--- Extract ---

It seems like every woman I know has read this book, which automatically made me suspicious. (I still haven't forgiven my fellow females for The Bridges of Madison County.) I finally trundled forth on my own.


I'm glad I did. It just took me a while to get there. I wasn't sure what I was headed into. I figured "feminist, fat-positive, intersectionality" and that's all true. But are these essays? Not exactly. What was I reading? I finally settled on memoir-ish. It took me a while to finish this because I ended up with a ton of notes scribbled on my notebook, and I spent a lot of time reading about the surrounding circumstances. I honestly didn't have to. She explained these things well and even quotes huge chunks of some pieces. (One thing I learned: Leonard Nimoy is a photographer!)


The reason I'm going on about this is that the beginning of the book is witty. It's written like essays, even if it's about being a child, a fat child, a fantasist child... This doesn't feel like a true memoir until the very final few chapters, and those are beautiful chapters -- written with a vulnerability that I found very relatable and touching. There is true wisdom in the final handful of chapters that don't feel like I'm being Taught A Lesson because she shows us her experience and her vulnerability as she learns.


Earlier chapters are hilarious. The end of the book still has laugh aloud moments, but it's on a much deeper level. She's finally let the reader in. I wish she could've found a way to let me in earlier. Much of the fat-positive stuff felt very defensive. (Full disclosure: I, too, am overweight, and I can attest to the different way society at large treats fat people because I was pretty thin until I hit 40.) Despite my sympathetic ear, it still came off to me as defensive. The "lessons" she tries to impart early about the way we treat fat people finally get an "aha" moment in the latter chapters when she describes her marriage and the circumstances around her engagement. Here, she's open and honest. We get to see behind the activist into the real woman.

--- Dataset extract ---

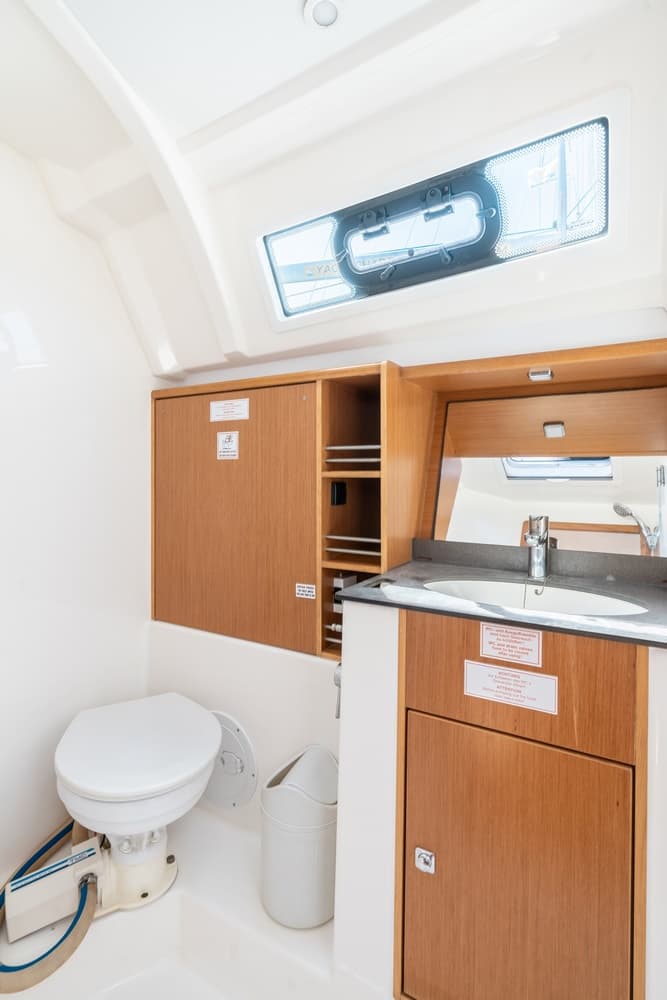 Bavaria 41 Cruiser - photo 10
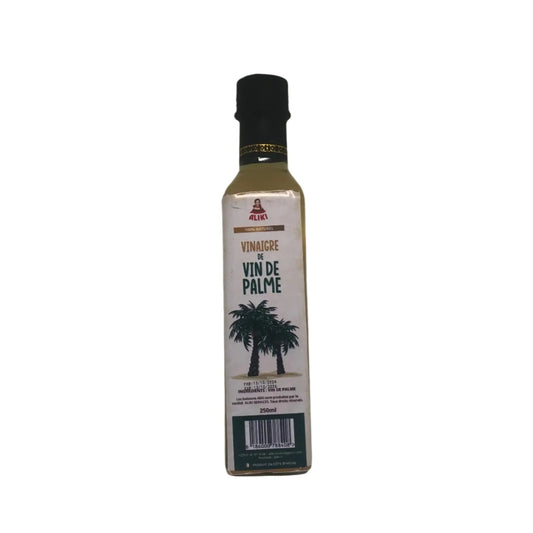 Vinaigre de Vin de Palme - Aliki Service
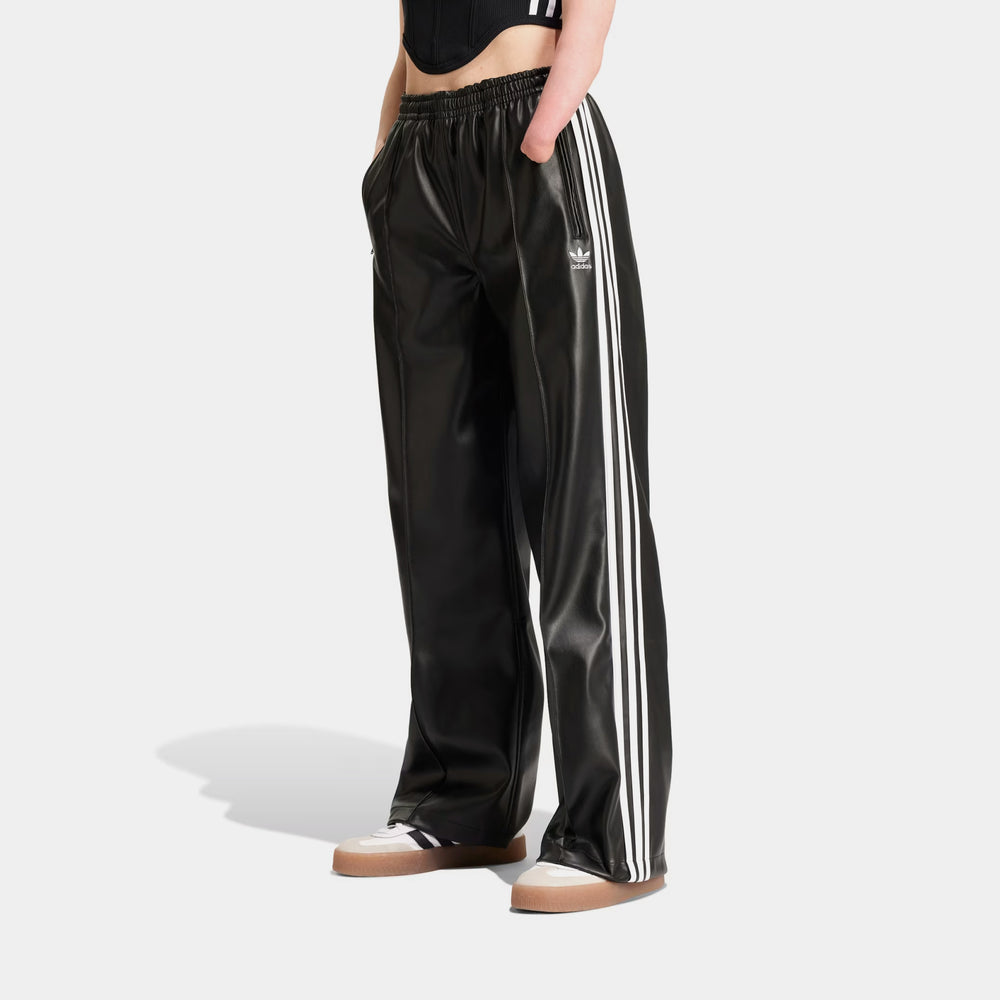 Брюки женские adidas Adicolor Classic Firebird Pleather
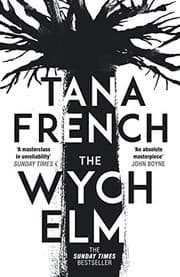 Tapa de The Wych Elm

---

#### [Exercise instructions]
1 – Answer these questions about the book review:
(a) Which book has the reviewer still not forgiven fellow women for?
(b) What did the reviewer learn about Leonard Nimoy?
(c) Until what age was the reviewer pretty thin?
2 – Before starting the book, what labels did the reviewer expect it to fit? List every one the book review gives.
3 – Could you carry the book review forward from its final sentence?
The data come from a separate source.

#### [Answers to the tasks]
1 –
(a) The Bridges of Madison County
(b) He is a photographer.
(c) Until 40

2 – feminist; fat-positive; intersectionality

3 –
Interestingly, I found something at odds between her feminism and her fat positivity in these latter chapters. It's not glaring, and I certainly don't fault her for wanting to be desirable to her husband and show the world that he desires her, but the tension of being a woman shows up here. It brings up an even deeper set of issues for women that she doesn't touch. I don't fault her at all for that -- this is not an academic study.


It's hard being a woman. I know this. And I don't even have an army of trolls attacking me on a daily basis (see https://jezebel.com/if-comedy-has-no-lady-problem-why-am-i-getting-so-many-511214385 )


I'm slightly older than Lindy West. I grew up a decade or so before her. When I was growing up, it was assumed that because the world now said the "right" things, all was now fine, much like the "post-racial" nonsense that went around in 2008. It's bullshit, but I believed it as a girl, and that's brought me some real anger in adulthood. It's made me a pretty ardent feminist. This is where I've learned from women like Lindy West - how to be unapologetic about my feminism, including my anger.


This book didn't change my life, and I doubt it will change anyone else's. Nonetheless, West has a real point about chipping away at the old truisms and making the world a little better with our every interaction.

It's hard to be cold or cruel when you remember it's hard to be a person.

This is a pretty wise young woman, and it'll be great fun to watch her and read her in the future. Rumor has it that she has two more books in the works.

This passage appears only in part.